The error-rate estimates that were obtained from the simulations appear to have been computed incorrectly. Those estimates—which are called “Proportion of type I per comparison error rates” in the Figure 3 caption, “Proportion of type I error” in the Figure 3 graphs, and “type I PCER” or simply “type I error” in some other places in the paper—are presumably intended to estimate the per-comparison Type I error rate (PCER). But an examination of the Figure 3 graphs (https://doi.org/10.7717/peerj.10387/fig-3) and the simulation R code (https://github.com/stevemidway/MultipleComparisons/blob/master/simulation_function.R) reveals that the computations are not correct.
First, consider the Figure 3 graphs. Notice that in all the “many groups” cases (labeled HSMG and LSMG in the graphs), the bars are roughly 3 times the height they should be. For instance, because the LSD procedure conducts each test at the (unadjusted) .05 level, LSD’s PCER should be .05 by definition—yet the bars for LSD in the “many groups” cases reach roughly .15 instead.
The source of the computation error appears to be in line 198 of the simulation code:
prop_type1[i,1]<-round(length(which(sig_diffs[,,i]<0.05))/(sims*groups),3)

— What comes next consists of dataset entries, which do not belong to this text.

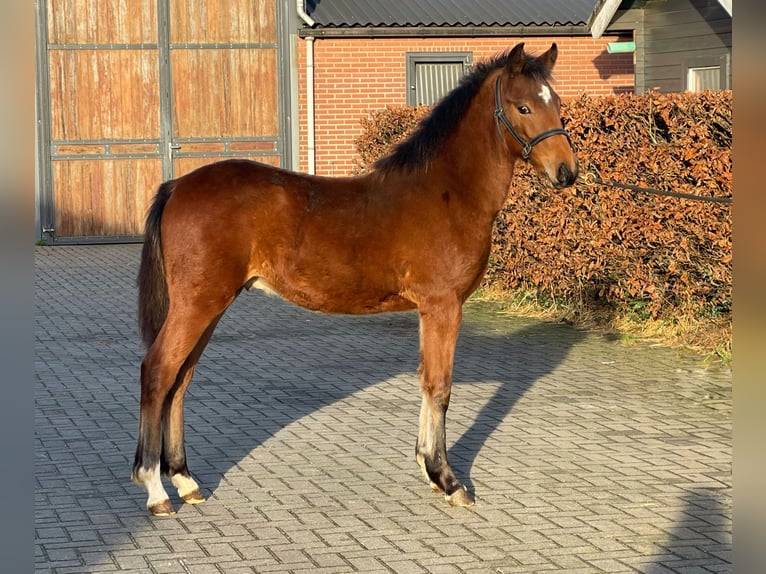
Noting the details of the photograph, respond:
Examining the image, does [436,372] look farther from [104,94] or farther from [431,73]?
[431,73]

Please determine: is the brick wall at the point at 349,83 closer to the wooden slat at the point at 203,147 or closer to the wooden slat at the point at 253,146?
the wooden slat at the point at 253,146

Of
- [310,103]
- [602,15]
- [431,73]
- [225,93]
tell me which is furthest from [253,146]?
[602,15]

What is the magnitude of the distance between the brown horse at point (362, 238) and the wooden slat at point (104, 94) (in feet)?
49.8

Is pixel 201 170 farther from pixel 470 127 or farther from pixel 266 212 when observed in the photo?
pixel 470 127

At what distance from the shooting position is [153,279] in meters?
5.93

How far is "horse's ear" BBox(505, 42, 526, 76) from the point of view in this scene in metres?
5.77

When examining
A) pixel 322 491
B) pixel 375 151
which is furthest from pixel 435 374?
pixel 375 151

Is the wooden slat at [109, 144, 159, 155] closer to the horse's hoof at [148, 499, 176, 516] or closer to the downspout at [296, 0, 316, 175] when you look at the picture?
the downspout at [296, 0, 316, 175]

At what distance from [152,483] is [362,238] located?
175cm

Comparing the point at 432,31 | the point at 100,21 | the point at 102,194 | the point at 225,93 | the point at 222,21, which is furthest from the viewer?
the point at 432,31

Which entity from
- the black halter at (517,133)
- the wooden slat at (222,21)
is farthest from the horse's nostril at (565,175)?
the wooden slat at (222,21)

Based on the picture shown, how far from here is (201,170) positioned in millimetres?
6008

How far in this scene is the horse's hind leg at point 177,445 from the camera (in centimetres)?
592
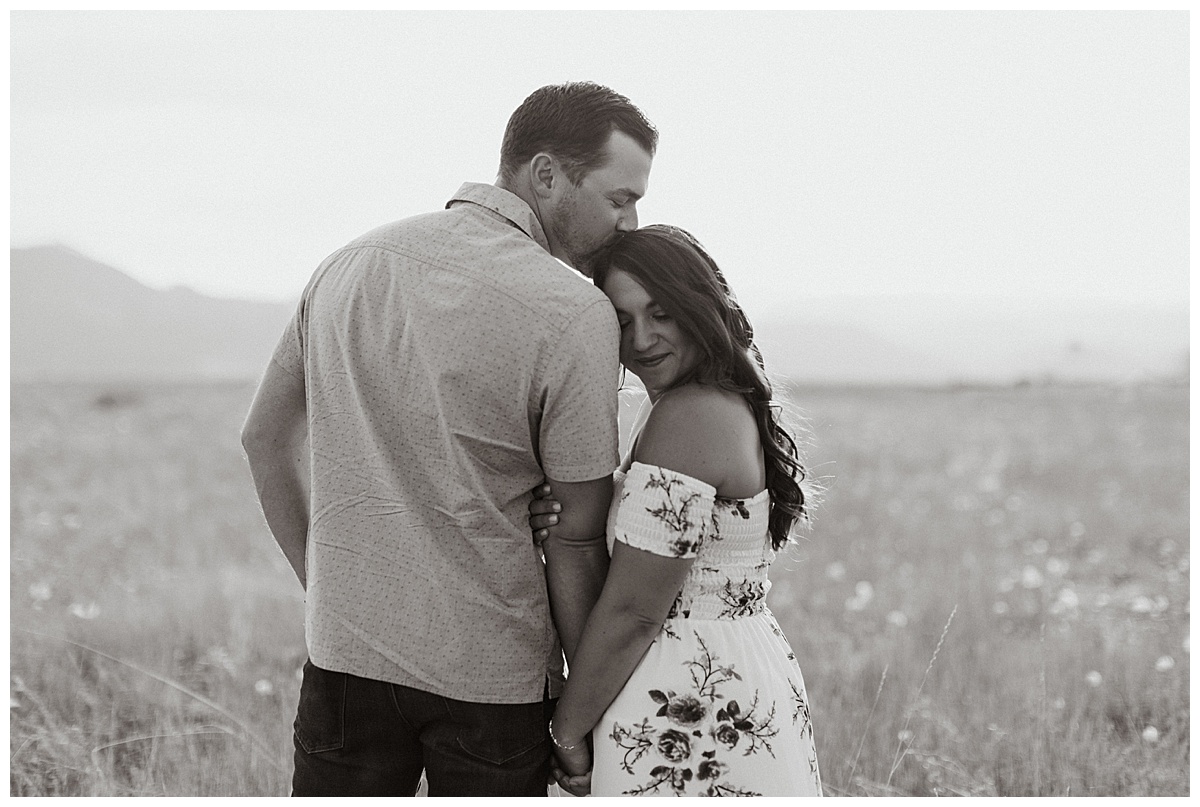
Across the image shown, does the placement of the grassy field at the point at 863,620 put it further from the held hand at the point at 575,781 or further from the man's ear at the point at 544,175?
the man's ear at the point at 544,175

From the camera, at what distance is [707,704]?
A: 2.24m

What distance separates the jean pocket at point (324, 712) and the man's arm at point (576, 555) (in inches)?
18.4

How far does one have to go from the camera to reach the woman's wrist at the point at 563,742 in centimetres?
223

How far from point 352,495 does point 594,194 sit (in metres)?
0.81

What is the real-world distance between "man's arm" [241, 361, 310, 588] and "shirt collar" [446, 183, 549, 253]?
56cm

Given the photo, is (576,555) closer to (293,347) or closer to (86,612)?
(293,347)

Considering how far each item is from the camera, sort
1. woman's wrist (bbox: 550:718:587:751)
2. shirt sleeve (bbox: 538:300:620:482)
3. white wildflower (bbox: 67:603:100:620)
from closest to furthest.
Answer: shirt sleeve (bbox: 538:300:620:482) → woman's wrist (bbox: 550:718:587:751) → white wildflower (bbox: 67:603:100:620)

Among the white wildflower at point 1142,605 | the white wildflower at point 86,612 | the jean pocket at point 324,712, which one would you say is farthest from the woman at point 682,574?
the white wildflower at point 1142,605

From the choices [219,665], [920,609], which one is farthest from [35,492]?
[920,609]

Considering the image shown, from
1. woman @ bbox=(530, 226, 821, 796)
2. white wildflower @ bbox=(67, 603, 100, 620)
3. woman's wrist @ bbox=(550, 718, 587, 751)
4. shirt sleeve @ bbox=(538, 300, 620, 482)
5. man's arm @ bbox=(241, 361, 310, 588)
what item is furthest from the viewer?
white wildflower @ bbox=(67, 603, 100, 620)

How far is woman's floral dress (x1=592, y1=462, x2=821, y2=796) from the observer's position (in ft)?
7.29

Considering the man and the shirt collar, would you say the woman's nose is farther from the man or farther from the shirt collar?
the shirt collar

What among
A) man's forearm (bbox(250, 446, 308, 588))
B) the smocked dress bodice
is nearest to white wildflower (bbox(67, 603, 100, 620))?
man's forearm (bbox(250, 446, 308, 588))

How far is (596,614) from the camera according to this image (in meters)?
2.14
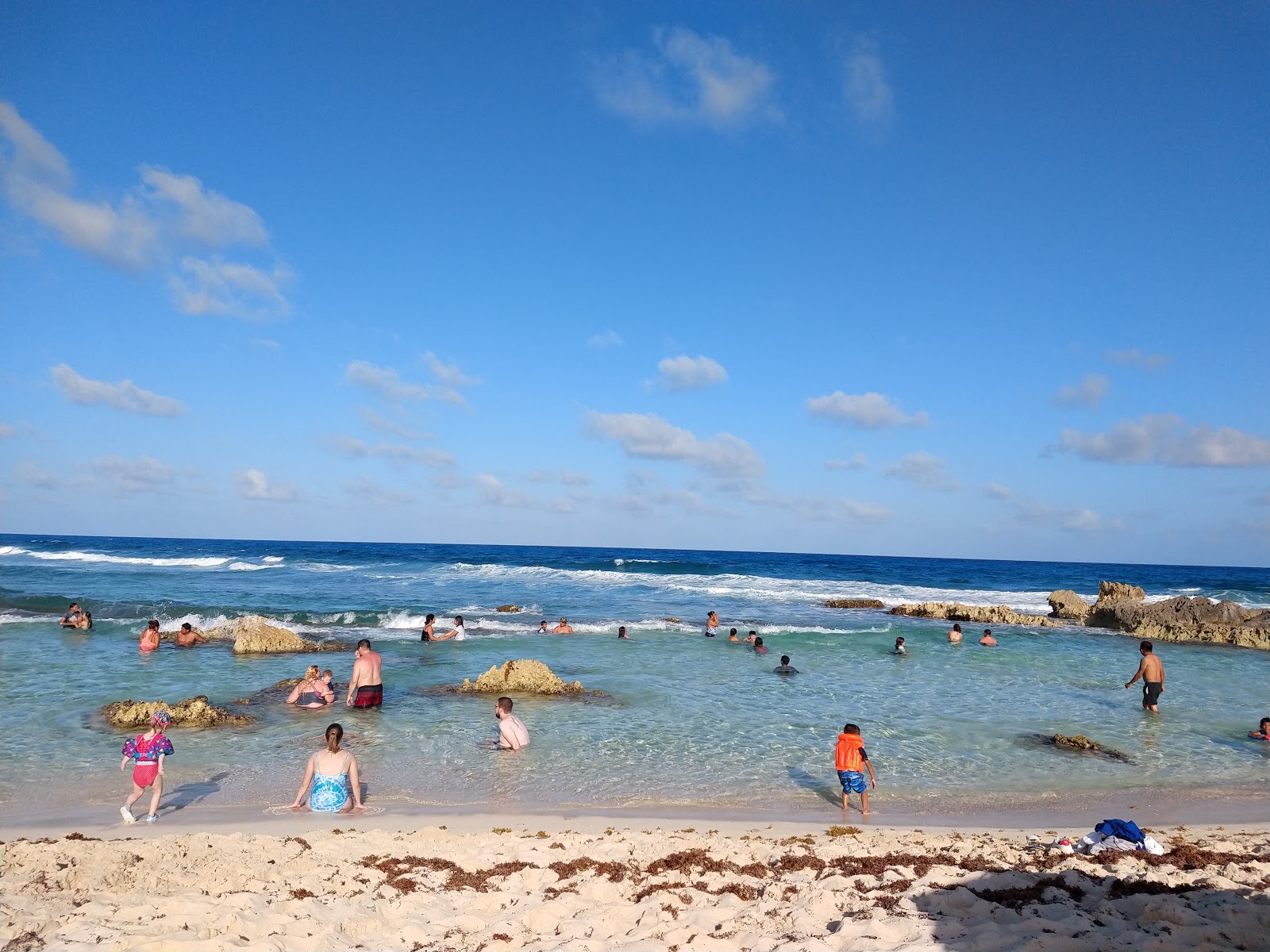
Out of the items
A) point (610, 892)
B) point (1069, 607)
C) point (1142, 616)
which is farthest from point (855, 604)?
point (610, 892)

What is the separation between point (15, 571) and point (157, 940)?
191 feet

If I understand the program correctly, i
indexes the examined procedures (i=1 for “tukey,” i=2 for “snk,” etc.), sig_diffs
is an array of p-values (in which each row is for a given iteration, each column is for a given pairwise combination of groups, and each “page” is for a given procedure), sims
is the number of iterations, and groups
is the number of groups in the design (either 3 or 7). Thus, for each procedure, that line of code computes a value (rounded to 3 decimal places) equal to the total number of statistically significant p-values divided by the product of the number of iterations and the number of groups. That is not the correct formula for estimating the PCER; it appears the authors should have replaced groups
by num_combs
(the number of pairwise combinations of groups) in that line of code, as follows:
prop_type1[i,1]<-round(length(which(sig_diffs[,,i]<0.05))/(sims*num_combs),3)
Or to perform the same computation more simply, and without the unnecessary rounding:
prop_type1[i, 1] = mean(sig_diffs[, , i] < .05)
In other words, the estimated PCER should simply be the proportion of p-values that were less than .05 for the given procedure.
For the “few groups” simulations, the computation ends up being correct despite the incorrect formula—but only because the number of groups (namely, 3) happens to be equal to the number of pairwise combinations of groups in that case. For the “many groups” simulations, the number of groups (namely, 7) is not equal to the number of pairwise comparisons of groups (namely, 21), making the estimate 3 times what it is supposed to be (which explains the aforementioned peculiarities in the Figure 3 graphs).
Even if the computation were corrected, there would be no apparent purpose of estimating the PCER. After all, as noted by Reviewer 2 in the peer review (https://doi.org/10.7287/peerj.10387v0.1/reviews/2), the aim of multiple-testing procedures is to control some overall error rate (e.g., the experimentwise Type I error rate). Moreover, for any single-step multiple-testing procedure, there is no need to estimate the PCER via simulation, because the PCER is—by definition—simply the comparisonwise alpha level used in the tests. For instance, the LSD procedure uses an unadjusted (.05) comparisonswise alpha level, so its PCER is .05. And Bonferroni uses a comparisonwise alpha level of .05/m (where m is the number of comparisons), so its PCER is .05/m, e.g., if there are 3 comparisons Bonferroni’s PCER is .05/3 = .0167. Incidentally, it is pointless to imply a distinction between the PCERs of “LSD Bonferroni” and “t-test Bonferroni," since the adjustment is the same in both cases. The same goes for “LSD Šidák” versus “t-test Šidák.”
The problems with the computations are compounded by the low number of iterations (100), which make the estimations imprecise even when the computations are performed correctly. For instance, notice that in Figure 3A, each procedure’s PCER appears considerably higher in the “low sample-size, few groups” (LSFG) case than in the “high sample-size, few groups” (HSFG) case. But that should not be. For instance, LSD’s PCER should be .05, regardless of sample size. And Bonferroni’s PCER should be .05/3 = .0167, regardless of sample size (because there are 3 comparisons in the “few groups” simulations). Thus, the authors’ references to differences between the low and high sample-size simulations (including their observation of the “reverse trend” in the unbalanced case) are essentially meaningless because those differences apparently reflect mere "noise," i.e., random variation from one batch of iterations to another. That can be confirmed simply by running the simulation program several times, graphing the results each time, and observing how inconsistent the purported trends are from one run to another (though the provided simulation program does not run without errors unless each=8
is corrected to each=9
in lines 296 and 326, since there are 9 examined procedures). In any case, the number of iterations would need to be orders of magnitude higher to obtain reasonably precise, stable estimates.